パソコンの発達

国産初のパーソナルコンピュータは1978年発売のベーシックマスター(日立)で、当時はマイクロコンピュータとか、マイコンとか呼ばれていました。中央演算装置(CPU)は0.75MHzというものでありました。0.75MHzとは1秒間に75万回足し算が出来るという意味です。パーソナルコンピュータの普及が広まったのはオペレーティングシステムWindows95の発売がなされたころからです。当時のCPUは66MHzとベーシックマスターの時代に比べ、100倍近く高速化していました。1990年代後半は、CPUの高速化が著しく、Windows98が発売された1998年には400MHzまで高速化しています。現在では3.5GHzと、1995年のころと比較しても、50倍以上の高速化が実現されています。CPUの構造自体も改良され、一回に遅れるデータの数、1クロックで扱える命令の数も増え、実際にはCPUの周波数以上の性能向上があります。扱えるデータサイズも増大しました。Windows Vistaでは、推奨メモリーサイズは1GBです。ベーシックマスター当時の16KBと比較した場合、6万倍以上のデータが扱えるようになっています。
 このように、現在のパーソナルコンピュータはちょっと前の時代のスーパーコンピュー並みの処理能力を持っており、当時はスーパーコンピュータで無ければ不可能と思われた精密な計算も、机に置いたパーソナルコンピュータで可能になってまいりました。
1978 ベーシックマスター(日立) 750kHz 16KB 89800円 国産初のパソコン(8 bit)
1979 PC8001(NEC) 2.3MHz 16KB 168000円 (8 bit)
1981 PC8801(NEC) 4MHz 64 kB 228000円 (8 bit)
1982 PC9801(NEC) 5MHz 128 kB 298000円 (16 bit)
1984 マッキントッシュSE30(アップル) 16 MHz 128 kB 約100万円 (16 bit)

** 課題 1 **
パソコンの発達についての文章では、Windows Vistaの推奨メモリーサイズはいくつとされていますか。
** 課題 2 **
パソコンの発達についての文章の続きを書いてください。
記録は、パソコンの発達についての文章とは別の資料です。

** データ抜粋 **
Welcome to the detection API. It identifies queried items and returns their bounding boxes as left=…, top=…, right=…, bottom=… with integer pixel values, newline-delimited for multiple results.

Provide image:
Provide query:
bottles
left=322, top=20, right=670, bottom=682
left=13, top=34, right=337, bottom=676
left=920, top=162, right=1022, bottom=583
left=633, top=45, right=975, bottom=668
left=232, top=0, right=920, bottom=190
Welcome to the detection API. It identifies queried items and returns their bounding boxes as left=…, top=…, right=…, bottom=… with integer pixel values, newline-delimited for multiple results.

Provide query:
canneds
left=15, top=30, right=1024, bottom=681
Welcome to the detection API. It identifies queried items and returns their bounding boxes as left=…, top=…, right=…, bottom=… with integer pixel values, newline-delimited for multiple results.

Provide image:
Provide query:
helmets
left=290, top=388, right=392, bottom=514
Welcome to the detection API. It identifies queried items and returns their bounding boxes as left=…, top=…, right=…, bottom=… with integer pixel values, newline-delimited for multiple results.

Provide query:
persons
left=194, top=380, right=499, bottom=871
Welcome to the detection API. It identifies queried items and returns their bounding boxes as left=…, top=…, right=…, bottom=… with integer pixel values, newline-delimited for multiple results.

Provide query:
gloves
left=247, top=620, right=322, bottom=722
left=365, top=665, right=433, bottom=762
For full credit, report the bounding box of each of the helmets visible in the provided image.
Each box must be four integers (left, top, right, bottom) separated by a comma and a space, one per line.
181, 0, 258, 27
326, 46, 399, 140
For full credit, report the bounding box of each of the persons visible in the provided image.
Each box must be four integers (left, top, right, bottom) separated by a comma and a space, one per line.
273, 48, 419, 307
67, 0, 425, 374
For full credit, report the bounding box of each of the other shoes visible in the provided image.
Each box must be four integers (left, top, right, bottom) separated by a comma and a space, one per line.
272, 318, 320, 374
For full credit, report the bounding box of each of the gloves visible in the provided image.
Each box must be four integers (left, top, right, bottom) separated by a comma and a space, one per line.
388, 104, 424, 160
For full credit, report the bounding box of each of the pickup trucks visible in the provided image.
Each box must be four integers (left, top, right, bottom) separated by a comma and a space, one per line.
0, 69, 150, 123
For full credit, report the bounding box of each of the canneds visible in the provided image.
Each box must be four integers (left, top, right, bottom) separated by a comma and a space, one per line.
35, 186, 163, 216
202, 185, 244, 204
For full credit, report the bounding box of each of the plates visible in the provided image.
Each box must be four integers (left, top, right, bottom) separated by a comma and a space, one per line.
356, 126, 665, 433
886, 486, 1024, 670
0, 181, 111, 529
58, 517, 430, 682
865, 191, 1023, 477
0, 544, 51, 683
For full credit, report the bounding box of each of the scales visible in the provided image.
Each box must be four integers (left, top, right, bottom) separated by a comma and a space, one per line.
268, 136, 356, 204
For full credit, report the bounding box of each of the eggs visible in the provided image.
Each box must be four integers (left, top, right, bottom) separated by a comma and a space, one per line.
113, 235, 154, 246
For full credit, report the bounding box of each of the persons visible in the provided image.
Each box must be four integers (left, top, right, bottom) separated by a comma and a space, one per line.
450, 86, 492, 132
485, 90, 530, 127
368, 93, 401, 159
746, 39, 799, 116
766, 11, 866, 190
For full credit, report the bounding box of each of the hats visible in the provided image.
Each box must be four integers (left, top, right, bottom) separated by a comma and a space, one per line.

** 解答欄 1 **
1GBです。

** 解答欄 2 **
1987 PC9801VX21(NEC) 8 MHz 640 kB 433000円 (16 bit)
1992 PC9801RA21(NEC) 16 MHz 1.6 MB 248000円 (32 bit)
1994 PowerMac8100 90 MHz 16 MB 788000円 RISCコンピュータ
1995 PC9821Xa13(NEC) 133 MHz 32 MB 318000円 ペンティアム(32 bit)
Windows95の発売とともに多様なパソコンが販売
1995 pentium 66 MHz
1998 Pentium II 400 MHz
1999 Pentium III 700 MHz
2000 Pentium 4 〜3 GHz

CPUの処理能力はパソコンが登場した1978年の物と単純比較では、400倍以上の速度向上となりますが実際にはもっと計算速度は向上しています。
まずは、データの取り扱うサイズです。
1978年当時は 8 bit[65,536(64K)]の数値を処理していましたが、2010年では64 bit [(1.8×10
19までの数値を表現)と取り扱うデータ量が3×1014倍になっています。
さらにデータ転送速度、RAMサイズ増大、アルゴリズム改良などが行われ、実際の計算速度は1980頃に比べとてつもなく大きくなっています。


アポロ計画時(1970年ごろ)にもコンピュータは使われていました。この時代のNASAのコンピュータに比べてNintendo DS (CPU 66 MHz, 32 bit)の方が計算能力という点では優れているともいえます。


テウリレンという天売島の近くで単離されたトリテルペンエーテルの分子力学計算を例に挙げてみます。
1986年当時、大沢映二先生が大型計算機用に開発されたMM2をPC98シリーズで実行できるように移植されていました。
これを利用させていただき、テウリレンの配座解析をしたことがあります。
この時は一つの配座を最適化するのに8時間程度かかっており、1週間に解析できる配座の数も限られていました。
同じ分子を、2010年に分子力学法で計算してみました。プログラムはSpartan08に組み込まれているMMFFという力場ですが、基本的に計算の内容はよく似ています。
計算を行ってみると、計算にかかる時間は5秒以下でした。
時間を割り算してみると、計算速度は35万倍になっていることになります。
計算方法が完全に同じでないので正確な比較は難しいのですが、とてつもなく速くなっていることに間違いはありません。



現在では、マルチコアCPUを搭載したパソコンも普及してきました。マルチコアCPUでは、中央演算装置(CPU)を複数(通常二個から4個、6個というCPUも登場している)持っているため計算速度の向上が望めます。
そのためには
、タスク(計算する内容)を複数のCPUに効率よく分配しなければマルチコアCPUの威力は全く発揮できません。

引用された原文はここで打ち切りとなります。